Making the call was the hardest thing in the world, except maybe for actually going to the first appointment. I could imagine what my body language looked like to her. My hands twisting in my lap, my lips pulled over my teeth as I kept biting down as if to stop the words I’d come to spill.

Even in that first session, there was an eventual sense of lightening. What a terrifying relief it was to sit there and say things, things that hurt and pulled and snagged. Secrets tumbled from me. Afterwards I had the same sort of feeling you get after being violently ill: weak and emptied and somehow grateful.

So now I see her once a week. I am always uncomfortable when I first arrive, overly polite and formal and nervous. Then we transition from the small talk and it’s … I don’t know. It’s maybe like walking into a pool, in a way. With each step I unburden myself a little more. She talks, too. I like that about her, she isn’t the sort that waits in silence and only says things like, “And how did that make you feel?”

I spent my life, pretty much, thinking it was indulgent and silly to pay someone to listen to you talk. It was a pussy thing to do, is what I thought, if I’m being honest. Even though I’ve unraveled parts of my soul behind the relative safety of a computer screen, and I know exactly how healing such actions can be.

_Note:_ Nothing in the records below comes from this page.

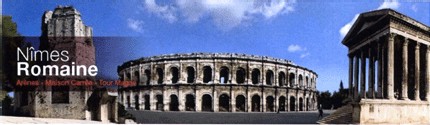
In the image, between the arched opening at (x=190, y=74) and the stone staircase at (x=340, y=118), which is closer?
the stone staircase at (x=340, y=118)

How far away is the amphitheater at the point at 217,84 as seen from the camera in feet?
41.6

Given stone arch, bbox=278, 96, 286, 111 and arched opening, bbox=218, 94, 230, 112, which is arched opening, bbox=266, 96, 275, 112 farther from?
arched opening, bbox=218, 94, 230, 112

Now I realize: there is such a power to being vulnerable in front of another human being. To opening up and telling someone the things that drag me down. It’s scary. Devastating, even. And then it’s like being rebuilt, a little at a time. The ugly shit that makes me feel so broken is out in the open. It doesn’t take up the same kind of space when it’s acknowledged. And oh, that feeling of acknowledgement, it runs deep and wide. I am here and this is me, is what I’m essentially saying, when I talk to her. I am listening, she says. You are here.